Dentre diversos aspectos que marcaram uma especificidade da política externa nos anos de governo do PT (2003-2016), cabe ressaltar dois elementos que são pilares para a situação atual abordada neste artigo: a participação do Brasil nas missões de “paz” da ONU - especificamente no Haiti e no Congo - e o avanço da terceirização e da precarização do trabalho no Brasil.

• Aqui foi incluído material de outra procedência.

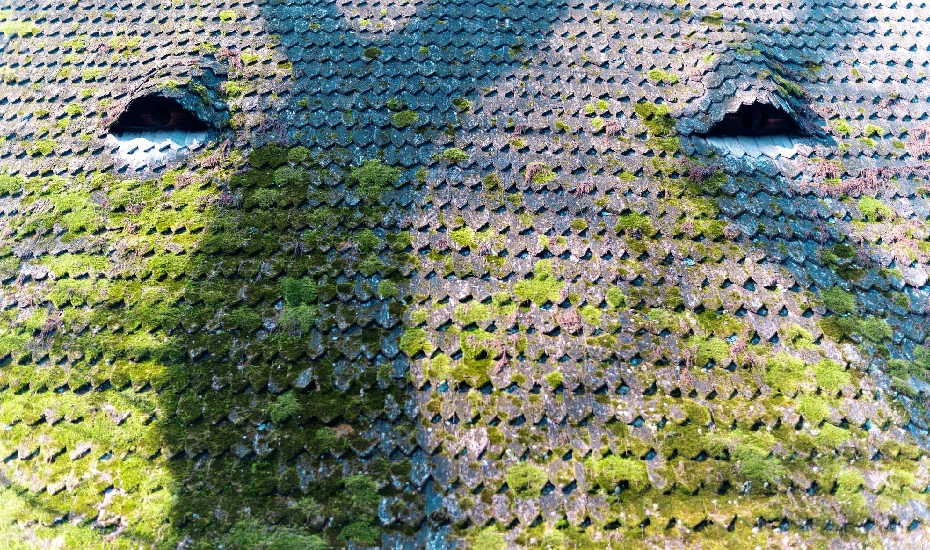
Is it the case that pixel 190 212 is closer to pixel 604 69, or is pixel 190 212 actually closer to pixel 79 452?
pixel 79 452

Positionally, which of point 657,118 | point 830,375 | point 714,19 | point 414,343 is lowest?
point 830,375

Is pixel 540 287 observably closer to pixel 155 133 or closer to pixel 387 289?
pixel 387 289

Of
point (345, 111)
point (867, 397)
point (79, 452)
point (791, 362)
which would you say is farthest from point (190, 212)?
point (867, 397)

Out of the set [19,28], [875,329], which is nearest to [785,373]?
[875,329]

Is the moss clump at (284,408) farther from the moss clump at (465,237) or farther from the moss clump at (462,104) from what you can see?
the moss clump at (462,104)

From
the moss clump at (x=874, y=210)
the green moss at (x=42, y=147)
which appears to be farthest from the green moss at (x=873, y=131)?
the green moss at (x=42, y=147)

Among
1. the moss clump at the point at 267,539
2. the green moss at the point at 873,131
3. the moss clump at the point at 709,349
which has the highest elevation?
the green moss at the point at 873,131

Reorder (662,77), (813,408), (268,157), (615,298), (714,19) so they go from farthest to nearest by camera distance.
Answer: (714,19) < (662,77) < (268,157) < (615,298) < (813,408)
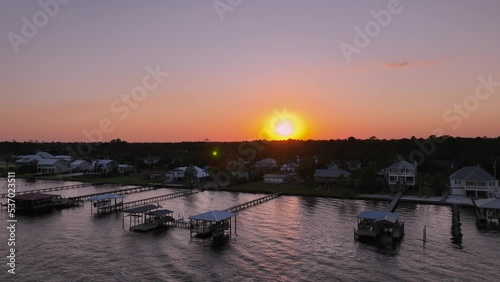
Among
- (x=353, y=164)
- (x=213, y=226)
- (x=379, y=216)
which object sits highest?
(x=353, y=164)

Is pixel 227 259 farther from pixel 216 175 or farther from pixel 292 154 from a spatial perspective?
pixel 292 154

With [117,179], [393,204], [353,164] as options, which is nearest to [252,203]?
[393,204]

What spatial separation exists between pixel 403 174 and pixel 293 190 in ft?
59.6

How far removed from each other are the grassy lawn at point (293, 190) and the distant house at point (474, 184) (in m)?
15.4

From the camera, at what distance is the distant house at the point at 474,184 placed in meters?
56.5

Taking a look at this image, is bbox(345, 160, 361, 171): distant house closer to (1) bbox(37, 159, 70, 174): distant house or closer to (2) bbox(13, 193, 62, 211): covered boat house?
(2) bbox(13, 193, 62, 211): covered boat house

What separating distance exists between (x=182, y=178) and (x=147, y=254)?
50.7 meters

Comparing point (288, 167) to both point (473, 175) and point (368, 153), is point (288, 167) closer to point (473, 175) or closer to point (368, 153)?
point (368, 153)

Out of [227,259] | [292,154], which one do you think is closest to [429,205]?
[227,259]

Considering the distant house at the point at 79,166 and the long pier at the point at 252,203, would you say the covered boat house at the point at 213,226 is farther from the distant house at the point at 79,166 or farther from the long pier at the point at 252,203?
the distant house at the point at 79,166

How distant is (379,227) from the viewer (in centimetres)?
3653

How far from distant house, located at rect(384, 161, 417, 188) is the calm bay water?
17723 mm

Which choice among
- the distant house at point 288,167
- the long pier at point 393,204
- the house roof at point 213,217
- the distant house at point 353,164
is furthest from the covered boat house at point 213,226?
the distant house at point 288,167

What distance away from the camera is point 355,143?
11931 centimetres
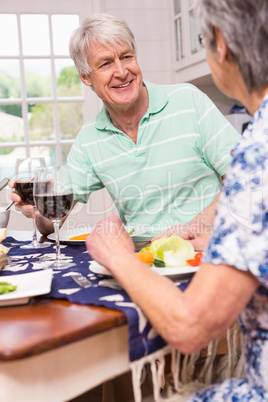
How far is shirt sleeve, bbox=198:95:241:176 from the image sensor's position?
1.67m

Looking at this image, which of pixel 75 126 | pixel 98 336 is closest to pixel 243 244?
pixel 98 336

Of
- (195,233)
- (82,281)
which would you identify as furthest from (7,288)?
(195,233)

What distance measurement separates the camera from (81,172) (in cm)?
188

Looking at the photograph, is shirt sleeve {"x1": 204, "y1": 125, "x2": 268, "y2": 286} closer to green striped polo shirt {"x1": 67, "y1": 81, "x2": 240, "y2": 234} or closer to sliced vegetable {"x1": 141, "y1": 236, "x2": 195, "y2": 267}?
sliced vegetable {"x1": 141, "y1": 236, "x2": 195, "y2": 267}

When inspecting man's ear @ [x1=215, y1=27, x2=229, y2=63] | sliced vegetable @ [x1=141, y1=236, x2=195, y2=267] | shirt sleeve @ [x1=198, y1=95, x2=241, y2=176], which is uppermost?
man's ear @ [x1=215, y1=27, x2=229, y2=63]

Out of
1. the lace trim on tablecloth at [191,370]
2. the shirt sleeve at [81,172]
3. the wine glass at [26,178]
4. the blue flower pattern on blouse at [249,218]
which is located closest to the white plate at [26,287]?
the lace trim on tablecloth at [191,370]

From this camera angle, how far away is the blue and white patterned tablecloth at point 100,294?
0.80 metres

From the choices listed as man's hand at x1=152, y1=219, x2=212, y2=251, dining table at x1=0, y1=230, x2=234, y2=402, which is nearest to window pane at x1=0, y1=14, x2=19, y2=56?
man's hand at x1=152, y1=219, x2=212, y2=251

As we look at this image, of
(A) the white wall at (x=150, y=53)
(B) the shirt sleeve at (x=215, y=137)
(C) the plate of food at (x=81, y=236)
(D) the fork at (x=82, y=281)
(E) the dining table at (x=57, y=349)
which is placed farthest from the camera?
(A) the white wall at (x=150, y=53)

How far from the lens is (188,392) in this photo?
94cm

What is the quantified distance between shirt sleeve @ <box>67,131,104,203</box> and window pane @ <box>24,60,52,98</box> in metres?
2.21

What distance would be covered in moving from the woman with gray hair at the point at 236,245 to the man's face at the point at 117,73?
37.1 inches

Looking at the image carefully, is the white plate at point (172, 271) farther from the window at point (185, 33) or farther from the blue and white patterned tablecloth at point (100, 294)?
the window at point (185, 33)

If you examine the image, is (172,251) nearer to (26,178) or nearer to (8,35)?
(26,178)
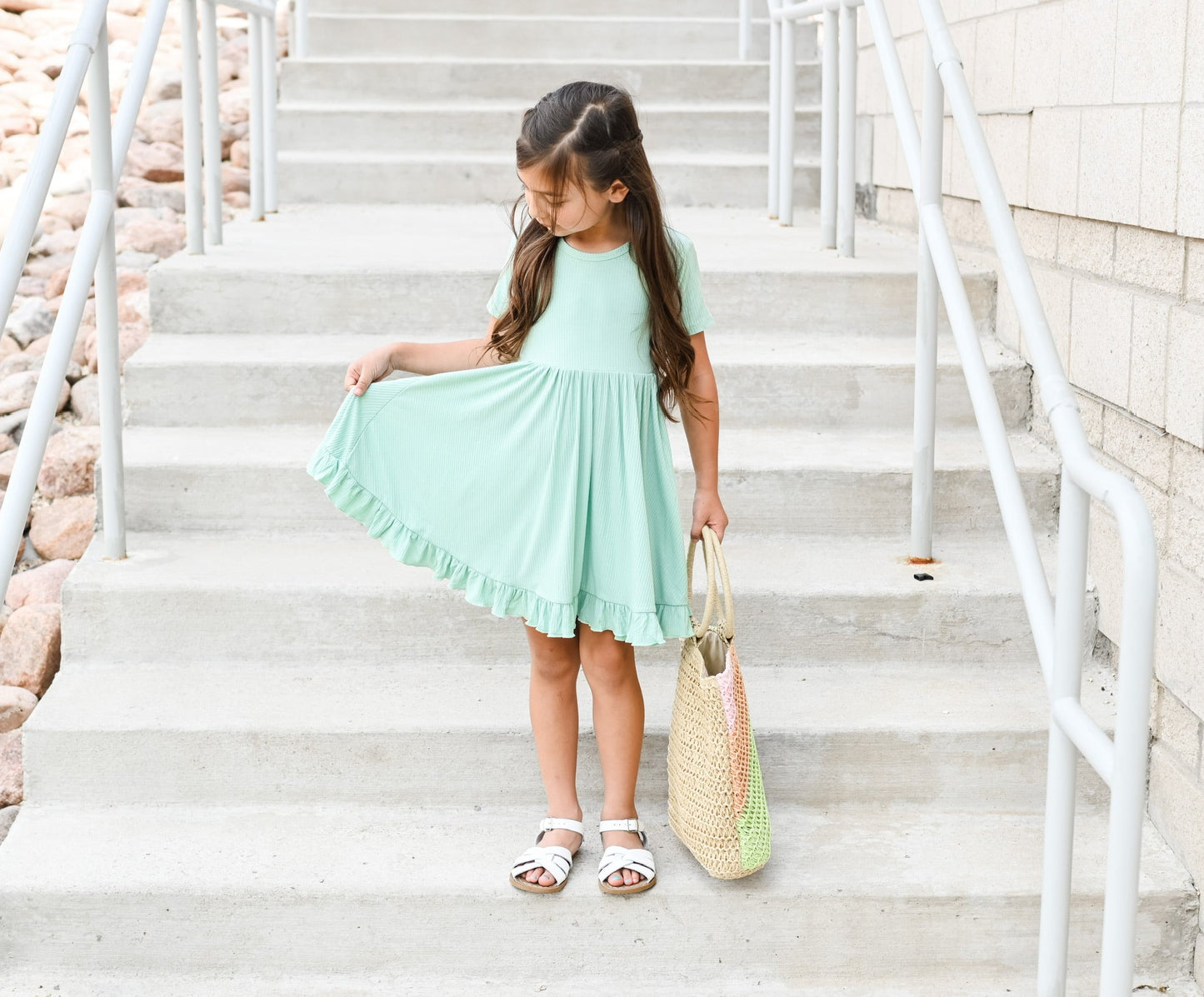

Em relação ao papel cumprido pelas tropas brasileiras, o caso da Minustah é o mais célebre com diversas denúncias de violações de direitos humanas conhecidas, entre elas a escravização sexual de mulheres haitianas por militares em troca de alimentos. Além disso, muitos generais do atual governo Bolsonaro tiveram participação ou comandaram essa missão e esses crimes, como o General Heleno. O general Santos Cruz, que participou do governo Bolsonaro e agora apoia a candidatura de Moro, foi outro a liderar a missão de paz no Haiti e depois a missão no Congo, a Monusco.

Essas missões longe de promover a estabilização e a paz nesses países, apenas serviram para levar a repressão imperialista e a formação de governos fantoches, que aplicaram sob a população os ataques do FMI, como visto no Haiti, onde a população se revoltou em 2019 contra as reformas neoliberais implementadas. No Congo, essas forças são parte de promoverem a militarização e a guerra civil na região, elevando a imigração e a situação dos refugiados que fogem da guerra.

Essa política externa petista, em nome de alcançar maior protagonismo brasileiro, tornou o país agente dos ditames da ONU e do imperialismo. Além disso, deram a expertise do controle social aos generais brasileiros que promoveram uma inédita intervenção militar no Rio de Janeiro em 2017.

Como seguir a luta por justiça a Moïse e contra o racismo e a xenofobia

Frente a esse retrato da precarização do trabalho e do incremento do racismo e da xenofobia no governo Bolsonaro-Mourão e no regime pós-golpe, a luta por justiça a Moïse é inseparável da luta pela reversão dos ataques capitalistas contra a classe trabalhadora. Para lutar por condições dignas de trabalho e vida para os imigrantes, é preciso lutar pela revogação da reforma trabalhista, que legitima a superexploração dos negros e dos imigrantes em postos de trabalho cada vez mais precários.

Nesse sentido, as centrais sindicais deveriam mobilizar toda a classe trabalhadora, tomando a luta dos imigrantes e a luta por justiça a Moïse como uma bandeira, promovendo a unidade entre imigrantes e nativos, brancos e negros, homens e mulheres, dos lgbts para derrubar esses ataques e enfrentar o racismo e a xenofobia dos patrões e da extrema direita.